Now let’s discuss how the clocking works if eARC is used from a connected TV, if the TV is used as a switching device for all source gear (Apple tv, blueray player, PS5 etc). This is important as the Hyperion line of AVP’s have this option as well:
The AVP (as eARC receiver) processes audio (e.g., Atmos decoding, room correction), introduces latency, and uses CMDC to inform the TV of the delay. The TV then adjusts its video timing to match. This isn't a literal "clock signal" sent back (eARC doesn't transmit video or clocks bidirectionally), but rather synchronization metadata derived from the AVP's internal clock. The embedded clock in DMAC ensures low-jitter audio delivery (<0.25 UI peak-to-peak). And it does this continuously in real time. So let’s say you enable Dirac ART on the fly with a movie playing. And let’s say the Dirac adds 100ms of additional latency.

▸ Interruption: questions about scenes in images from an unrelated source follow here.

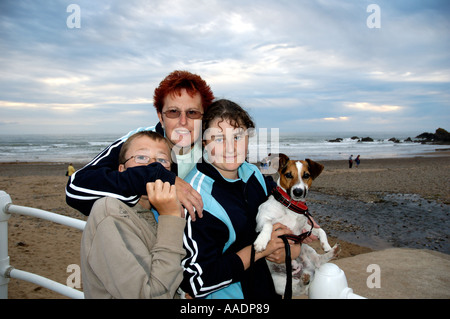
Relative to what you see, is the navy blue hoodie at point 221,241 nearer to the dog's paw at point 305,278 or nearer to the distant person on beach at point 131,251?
the distant person on beach at point 131,251

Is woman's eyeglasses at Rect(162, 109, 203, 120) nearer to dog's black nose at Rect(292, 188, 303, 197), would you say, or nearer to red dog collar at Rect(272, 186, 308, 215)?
red dog collar at Rect(272, 186, 308, 215)

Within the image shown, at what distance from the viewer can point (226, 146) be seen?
2387mm

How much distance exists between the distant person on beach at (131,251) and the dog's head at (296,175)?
186 cm

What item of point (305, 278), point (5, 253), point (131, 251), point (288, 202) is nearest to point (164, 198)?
point (131, 251)

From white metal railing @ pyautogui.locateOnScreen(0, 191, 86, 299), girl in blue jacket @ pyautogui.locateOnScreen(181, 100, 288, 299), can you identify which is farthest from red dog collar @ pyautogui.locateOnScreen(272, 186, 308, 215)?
white metal railing @ pyautogui.locateOnScreen(0, 191, 86, 299)

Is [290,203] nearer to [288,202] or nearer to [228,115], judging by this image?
[288,202]

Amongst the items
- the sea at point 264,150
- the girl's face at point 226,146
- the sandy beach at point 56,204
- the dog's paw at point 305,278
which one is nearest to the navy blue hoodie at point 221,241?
the girl's face at point 226,146

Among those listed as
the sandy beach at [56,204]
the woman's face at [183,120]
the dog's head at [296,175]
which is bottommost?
the sandy beach at [56,204]

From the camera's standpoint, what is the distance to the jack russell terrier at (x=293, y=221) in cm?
284

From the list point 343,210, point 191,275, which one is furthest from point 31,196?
point 191,275

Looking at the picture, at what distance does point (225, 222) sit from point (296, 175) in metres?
1.72
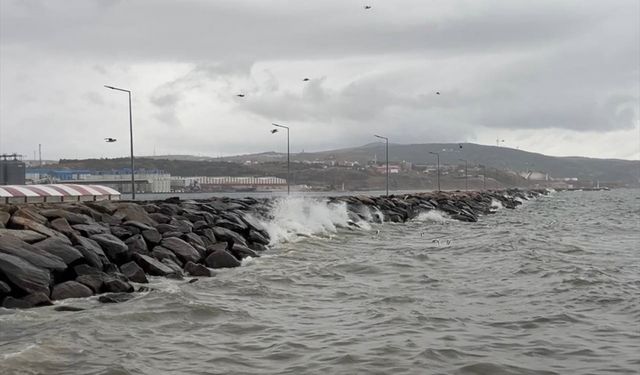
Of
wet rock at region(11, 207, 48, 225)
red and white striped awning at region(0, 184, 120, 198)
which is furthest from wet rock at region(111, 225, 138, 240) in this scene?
red and white striped awning at region(0, 184, 120, 198)

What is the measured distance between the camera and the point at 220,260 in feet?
A: 53.9

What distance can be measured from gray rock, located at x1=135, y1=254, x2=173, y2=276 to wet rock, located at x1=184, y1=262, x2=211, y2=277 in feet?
1.92

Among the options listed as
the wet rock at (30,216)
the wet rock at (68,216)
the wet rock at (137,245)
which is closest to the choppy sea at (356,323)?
the wet rock at (137,245)

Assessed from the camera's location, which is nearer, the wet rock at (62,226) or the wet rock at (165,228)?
the wet rock at (62,226)

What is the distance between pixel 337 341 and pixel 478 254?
12.3 meters

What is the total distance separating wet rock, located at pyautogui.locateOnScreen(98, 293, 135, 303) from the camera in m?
11.2

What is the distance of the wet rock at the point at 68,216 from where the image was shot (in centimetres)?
1675

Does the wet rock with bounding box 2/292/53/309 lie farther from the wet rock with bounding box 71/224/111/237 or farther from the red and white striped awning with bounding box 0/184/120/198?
the red and white striped awning with bounding box 0/184/120/198

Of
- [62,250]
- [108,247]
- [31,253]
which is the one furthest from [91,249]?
[31,253]

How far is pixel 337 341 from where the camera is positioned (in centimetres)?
867

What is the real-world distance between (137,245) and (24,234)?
2875 mm

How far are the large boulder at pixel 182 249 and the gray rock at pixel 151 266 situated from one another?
144 centimetres

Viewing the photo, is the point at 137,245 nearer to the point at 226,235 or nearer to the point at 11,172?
the point at 226,235

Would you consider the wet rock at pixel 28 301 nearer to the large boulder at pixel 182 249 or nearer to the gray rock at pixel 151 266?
the gray rock at pixel 151 266
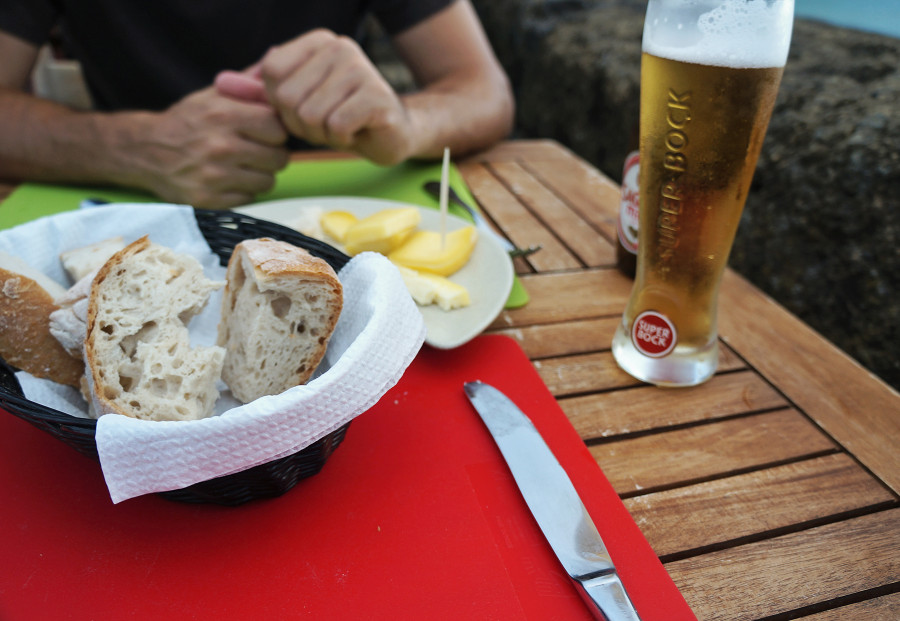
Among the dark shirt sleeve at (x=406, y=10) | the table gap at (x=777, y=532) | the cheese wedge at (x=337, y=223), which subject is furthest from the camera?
the dark shirt sleeve at (x=406, y=10)

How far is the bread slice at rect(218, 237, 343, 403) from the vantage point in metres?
0.65

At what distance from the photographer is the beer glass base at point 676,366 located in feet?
2.68

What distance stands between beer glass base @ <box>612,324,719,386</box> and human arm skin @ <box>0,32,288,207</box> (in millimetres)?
895

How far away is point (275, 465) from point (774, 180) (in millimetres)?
1583

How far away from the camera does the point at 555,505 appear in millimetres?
606

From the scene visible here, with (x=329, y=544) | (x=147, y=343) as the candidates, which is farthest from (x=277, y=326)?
(x=329, y=544)

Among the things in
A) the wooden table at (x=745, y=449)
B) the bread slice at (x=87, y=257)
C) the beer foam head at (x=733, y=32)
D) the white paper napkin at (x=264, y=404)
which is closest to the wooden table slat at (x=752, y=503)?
the wooden table at (x=745, y=449)

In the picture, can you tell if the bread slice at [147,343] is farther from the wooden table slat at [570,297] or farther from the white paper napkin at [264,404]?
the wooden table slat at [570,297]

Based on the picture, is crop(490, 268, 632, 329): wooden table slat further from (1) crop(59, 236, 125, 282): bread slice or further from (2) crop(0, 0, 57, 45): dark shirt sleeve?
(2) crop(0, 0, 57, 45): dark shirt sleeve

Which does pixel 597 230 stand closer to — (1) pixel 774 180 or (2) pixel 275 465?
(1) pixel 774 180

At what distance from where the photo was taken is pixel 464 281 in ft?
3.23

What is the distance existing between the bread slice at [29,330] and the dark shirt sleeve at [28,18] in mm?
1165

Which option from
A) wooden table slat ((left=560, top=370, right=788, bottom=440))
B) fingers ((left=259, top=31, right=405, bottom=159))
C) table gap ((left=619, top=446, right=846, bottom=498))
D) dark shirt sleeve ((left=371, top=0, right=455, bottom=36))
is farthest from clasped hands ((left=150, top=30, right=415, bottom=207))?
table gap ((left=619, top=446, right=846, bottom=498))

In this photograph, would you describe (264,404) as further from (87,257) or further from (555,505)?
(87,257)
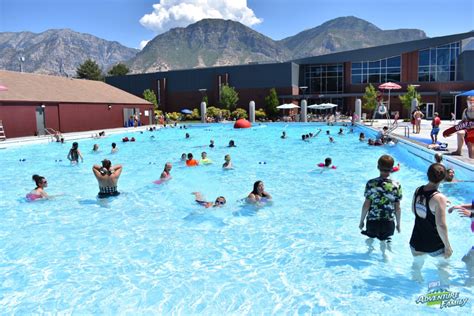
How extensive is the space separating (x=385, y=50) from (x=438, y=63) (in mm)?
6446

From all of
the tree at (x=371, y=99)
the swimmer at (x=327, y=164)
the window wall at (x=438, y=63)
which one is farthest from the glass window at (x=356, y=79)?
the swimmer at (x=327, y=164)

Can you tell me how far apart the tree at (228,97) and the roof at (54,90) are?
39.9 ft

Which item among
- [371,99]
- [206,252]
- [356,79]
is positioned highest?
[356,79]

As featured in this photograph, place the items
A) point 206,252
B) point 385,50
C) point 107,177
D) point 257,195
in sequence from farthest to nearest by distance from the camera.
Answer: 1. point 385,50
2. point 107,177
3. point 257,195
4. point 206,252

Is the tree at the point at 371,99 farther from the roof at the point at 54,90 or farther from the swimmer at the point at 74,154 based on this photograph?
the swimmer at the point at 74,154

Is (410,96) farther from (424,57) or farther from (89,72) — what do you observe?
(89,72)

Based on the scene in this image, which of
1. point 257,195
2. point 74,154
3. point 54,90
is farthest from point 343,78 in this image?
point 257,195

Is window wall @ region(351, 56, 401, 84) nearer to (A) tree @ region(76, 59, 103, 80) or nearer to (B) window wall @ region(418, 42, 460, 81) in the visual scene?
(B) window wall @ region(418, 42, 460, 81)

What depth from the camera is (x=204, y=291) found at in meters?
5.21

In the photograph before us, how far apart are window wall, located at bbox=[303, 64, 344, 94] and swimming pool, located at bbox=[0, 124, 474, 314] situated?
4183 centimetres

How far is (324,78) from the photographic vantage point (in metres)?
53.3

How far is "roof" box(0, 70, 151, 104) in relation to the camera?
93.9 ft

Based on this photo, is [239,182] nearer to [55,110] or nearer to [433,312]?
[433,312]

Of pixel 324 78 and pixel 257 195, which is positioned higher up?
pixel 324 78
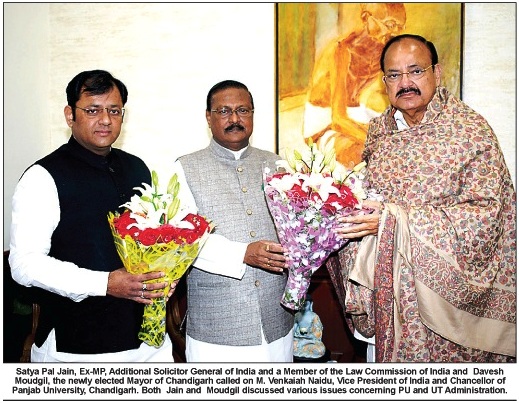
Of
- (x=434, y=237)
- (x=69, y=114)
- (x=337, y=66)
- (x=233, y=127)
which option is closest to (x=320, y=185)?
(x=434, y=237)

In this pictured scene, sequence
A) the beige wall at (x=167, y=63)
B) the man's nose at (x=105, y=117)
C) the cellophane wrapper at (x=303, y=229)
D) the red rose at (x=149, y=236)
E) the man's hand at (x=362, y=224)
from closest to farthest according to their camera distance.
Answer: the red rose at (x=149, y=236)
the cellophane wrapper at (x=303, y=229)
the man's hand at (x=362, y=224)
the man's nose at (x=105, y=117)
the beige wall at (x=167, y=63)

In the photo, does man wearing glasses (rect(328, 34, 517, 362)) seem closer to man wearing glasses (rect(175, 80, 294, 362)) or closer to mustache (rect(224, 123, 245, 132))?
man wearing glasses (rect(175, 80, 294, 362))

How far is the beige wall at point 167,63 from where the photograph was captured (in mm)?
3693

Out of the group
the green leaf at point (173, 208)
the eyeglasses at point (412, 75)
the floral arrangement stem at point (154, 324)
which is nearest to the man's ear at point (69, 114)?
the green leaf at point (173, 208)

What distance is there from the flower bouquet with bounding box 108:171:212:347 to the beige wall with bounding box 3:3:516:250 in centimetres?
206

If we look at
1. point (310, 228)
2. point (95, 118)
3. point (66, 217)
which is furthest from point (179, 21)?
point (310, 228)

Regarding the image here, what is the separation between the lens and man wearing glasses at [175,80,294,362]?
2578mm

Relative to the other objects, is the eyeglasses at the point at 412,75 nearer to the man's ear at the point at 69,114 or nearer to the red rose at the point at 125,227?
the red rose at the point at 125,227

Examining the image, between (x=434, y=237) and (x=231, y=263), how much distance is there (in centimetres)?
98

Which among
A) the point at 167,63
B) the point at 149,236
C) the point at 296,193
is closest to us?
the point at 149,236

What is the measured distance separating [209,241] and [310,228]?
687 mm

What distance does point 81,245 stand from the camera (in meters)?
2.19

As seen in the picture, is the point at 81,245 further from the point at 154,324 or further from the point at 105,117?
the point at 105,117

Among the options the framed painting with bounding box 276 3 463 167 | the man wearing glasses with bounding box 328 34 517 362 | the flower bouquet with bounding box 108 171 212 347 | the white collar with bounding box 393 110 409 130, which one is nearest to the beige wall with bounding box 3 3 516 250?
the framed painting with bounding box 276 3 463 167
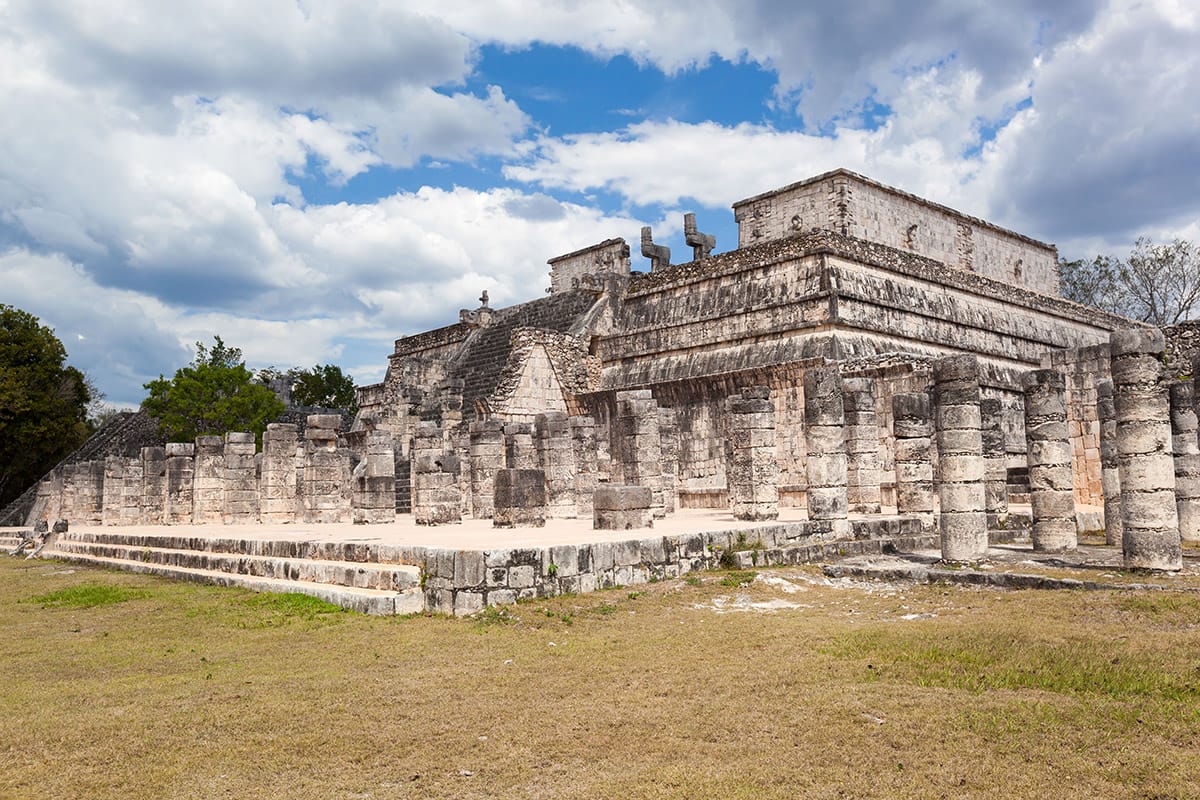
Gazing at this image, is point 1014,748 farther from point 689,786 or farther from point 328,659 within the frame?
point 328,659

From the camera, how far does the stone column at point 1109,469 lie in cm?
1132

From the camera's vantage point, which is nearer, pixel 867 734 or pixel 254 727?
pixel 867 734

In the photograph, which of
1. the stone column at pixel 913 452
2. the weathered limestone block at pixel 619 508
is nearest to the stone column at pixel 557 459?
A: the weathered limestone block at pixel 619 508

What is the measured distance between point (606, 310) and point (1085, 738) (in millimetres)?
21087

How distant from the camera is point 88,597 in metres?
9.97

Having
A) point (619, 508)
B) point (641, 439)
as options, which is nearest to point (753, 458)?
point (619, 508)

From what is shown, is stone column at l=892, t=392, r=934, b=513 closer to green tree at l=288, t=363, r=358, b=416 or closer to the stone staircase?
the stone staircase

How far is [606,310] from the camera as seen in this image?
24719 mm

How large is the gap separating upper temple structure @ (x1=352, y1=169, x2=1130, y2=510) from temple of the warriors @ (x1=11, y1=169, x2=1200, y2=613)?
7cm

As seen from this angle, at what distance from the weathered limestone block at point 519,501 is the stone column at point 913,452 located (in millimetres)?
5399

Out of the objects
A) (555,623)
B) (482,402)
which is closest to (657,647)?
(555,623)

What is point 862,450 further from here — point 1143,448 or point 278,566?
point 278,566

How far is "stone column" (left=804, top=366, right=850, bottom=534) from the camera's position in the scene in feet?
41.2

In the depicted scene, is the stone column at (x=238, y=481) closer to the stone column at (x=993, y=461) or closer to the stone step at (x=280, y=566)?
the stone step at (x=280, y=566)
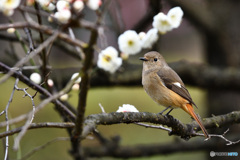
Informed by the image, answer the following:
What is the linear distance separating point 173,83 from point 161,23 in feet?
5.78

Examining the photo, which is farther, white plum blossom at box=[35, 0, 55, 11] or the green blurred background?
the green blurred background

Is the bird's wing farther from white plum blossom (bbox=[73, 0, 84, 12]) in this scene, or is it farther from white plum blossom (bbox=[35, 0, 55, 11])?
white plum blossom (bbox=[73, 0, 84, 12])

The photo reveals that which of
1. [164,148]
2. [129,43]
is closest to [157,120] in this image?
[129,43]

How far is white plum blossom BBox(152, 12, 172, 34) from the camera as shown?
90.4 inches

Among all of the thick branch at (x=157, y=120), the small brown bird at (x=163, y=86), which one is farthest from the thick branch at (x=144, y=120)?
the small brown bird at (x=163, y=86)

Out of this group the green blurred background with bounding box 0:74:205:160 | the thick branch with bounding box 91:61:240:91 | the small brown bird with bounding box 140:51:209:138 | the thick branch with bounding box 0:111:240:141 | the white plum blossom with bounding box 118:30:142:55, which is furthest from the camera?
the green blurred background with bounding box 0:74:205:160

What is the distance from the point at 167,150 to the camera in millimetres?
4672

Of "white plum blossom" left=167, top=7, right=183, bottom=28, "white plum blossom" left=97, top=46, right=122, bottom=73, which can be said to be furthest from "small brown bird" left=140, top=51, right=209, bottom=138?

The metadata feed to the tv via eARC will instantly let the TV know this and it will instantly and seamlessly delay the video the additional 100ms to compensate.
Based on the maximum safe and stable amount of latency compensation via eARC on all the top brands of TV’s, the maximum compensation an AVP manufacturer would want to utilize is 100ms. Beyond that you can run into stability issues with some TV’s. 100ms latency means the maximum taps you can use in FIR based post-processing/room correction is 9600 @ 48kHz.
So if a manufacturer wanted to go beyond 9600 taps, yet maintain lip sync with the video, it’s essential to have the source connected to the AVP, then connect the TV to the HDMI out like all traditional AVP’s since 2006. When done this way any amount of latency can be compensated for.
For example the Trinnov Altitude is capable of having the room correction set all the way up to 32768 taps. If not compensated for this would add 341ms of latency. The Storm EVO with Dirac ART can be cranked up to 8192 taps. Adding 85ms of latency. Both of these settings would be beyond the tolerable threshold of human lip-sync tolerance (which is around 40ms) if the latency wasn’t compensated for internally with the internal HDMI switching/buffering.
For this reason a box like the DPR-16 connected via eARC will never be able to use any post-processing that exceeds 9600 taps. Where the Audiocontrol DPR-16 connected via its 4 HDMI input ports and HDMI out could theoretically compensate for far higher latency. Of course the internal DSP would need to have the power to run it as well. And it’s unknown at this time what they’re using for DSP inside.
Hopefully this clears things up. But if any industry gurus want to explain better please chime in.